═════ DATA ═════
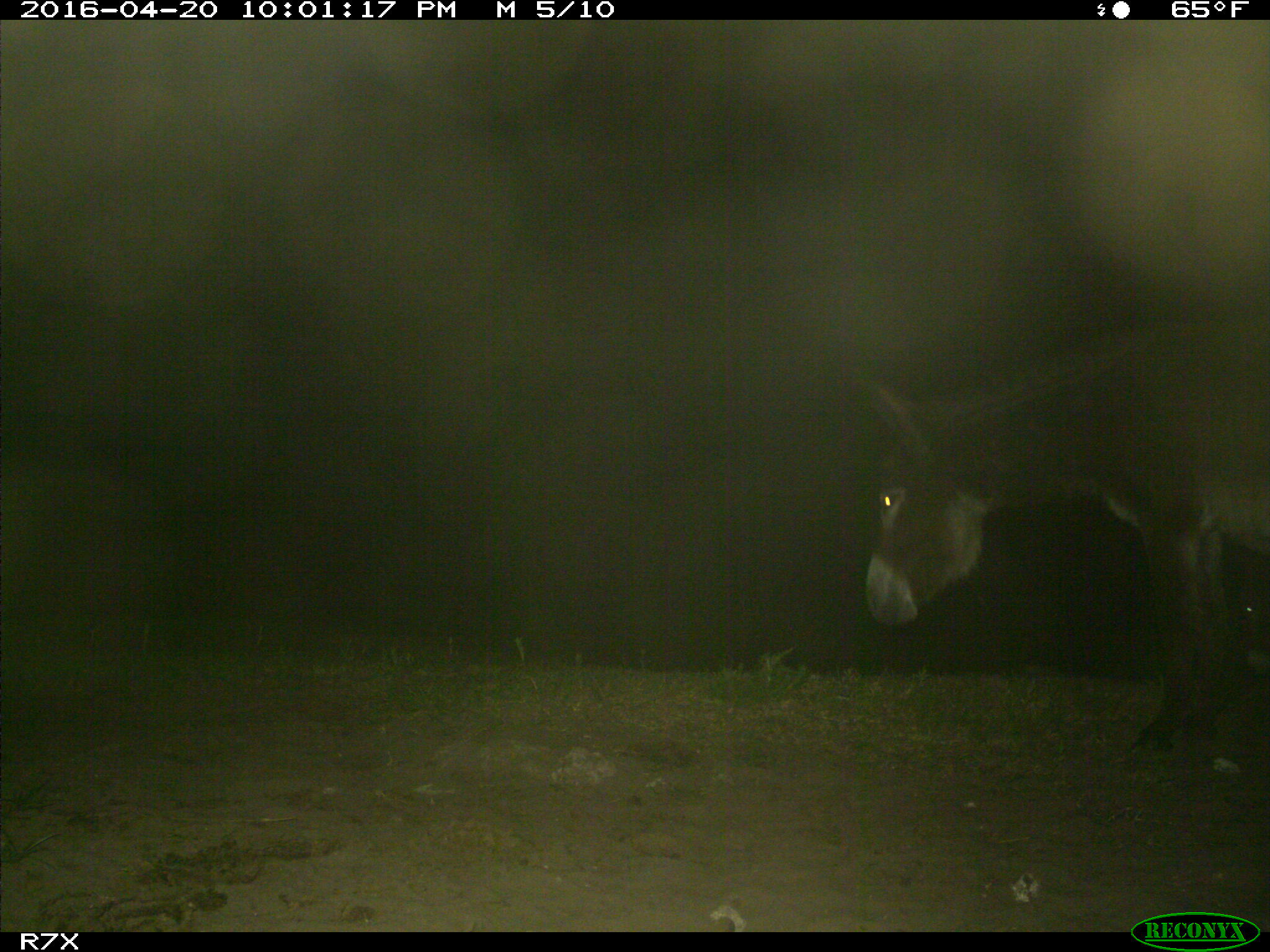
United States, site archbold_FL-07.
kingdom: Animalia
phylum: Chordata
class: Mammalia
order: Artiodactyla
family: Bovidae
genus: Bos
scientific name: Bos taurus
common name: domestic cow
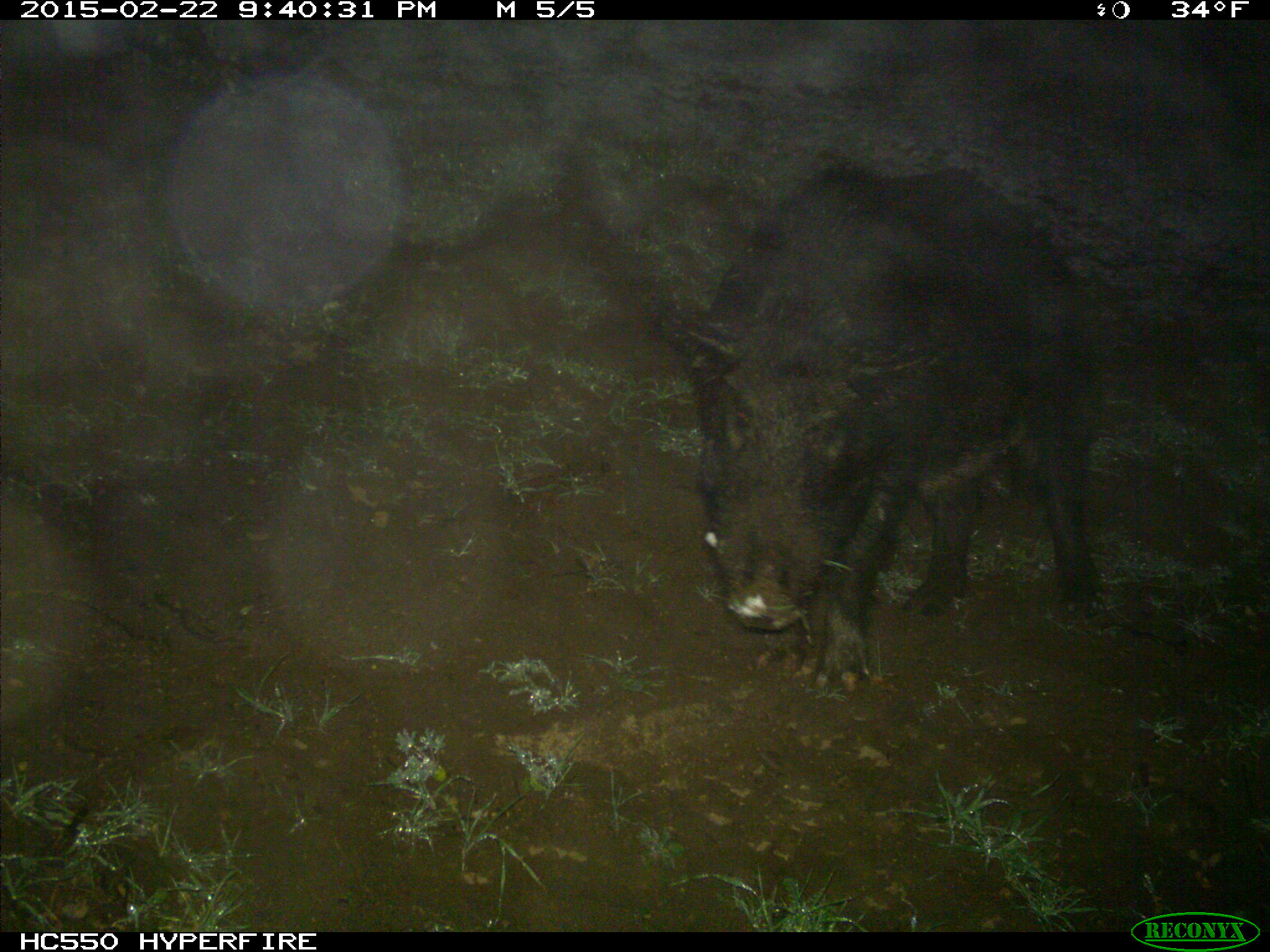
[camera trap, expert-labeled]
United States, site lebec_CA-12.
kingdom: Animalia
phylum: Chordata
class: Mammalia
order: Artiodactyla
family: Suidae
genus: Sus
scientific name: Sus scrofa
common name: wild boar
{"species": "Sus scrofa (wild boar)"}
═════
═════ DATA ═════
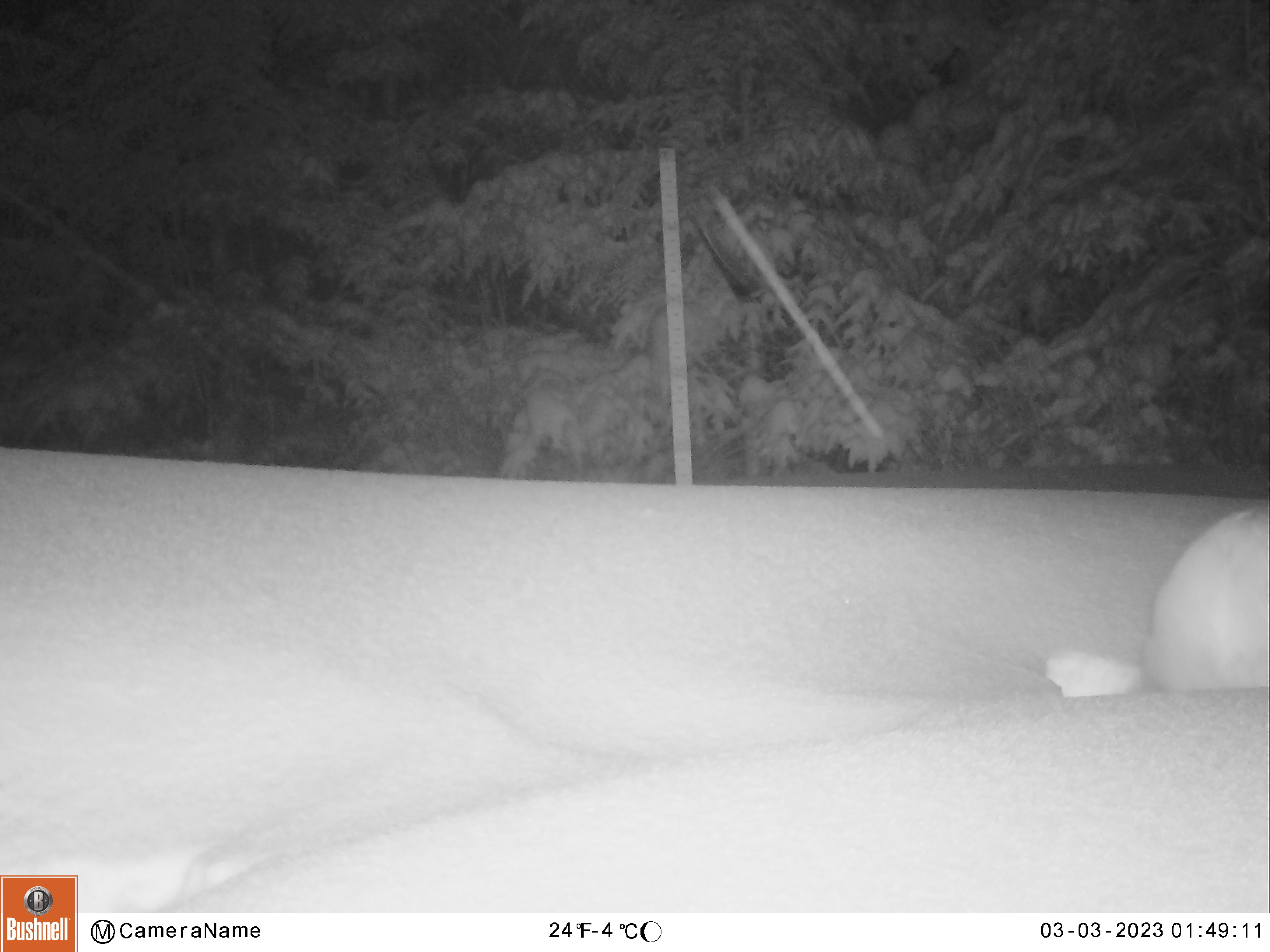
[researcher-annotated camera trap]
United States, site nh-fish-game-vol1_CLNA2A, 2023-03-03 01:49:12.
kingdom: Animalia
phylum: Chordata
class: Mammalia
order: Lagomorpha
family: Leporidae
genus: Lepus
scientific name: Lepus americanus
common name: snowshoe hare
═════
═════ DATA ═════
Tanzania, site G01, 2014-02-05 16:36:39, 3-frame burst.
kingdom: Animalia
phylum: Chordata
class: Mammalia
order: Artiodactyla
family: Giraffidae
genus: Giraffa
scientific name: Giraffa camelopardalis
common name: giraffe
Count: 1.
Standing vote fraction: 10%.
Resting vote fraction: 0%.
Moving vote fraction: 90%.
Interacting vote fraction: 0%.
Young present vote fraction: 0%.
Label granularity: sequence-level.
═════
-- ASSIGNMENT --
Look through the data above and return each line where the string "States" occurs.

-- TASK RESULT --
United States, site archbold_FL-07.
United States, site lebec_CA-12.
United States, site nh-fish-game-vol1_CLNA2A, 2023-03-03 01:49:12.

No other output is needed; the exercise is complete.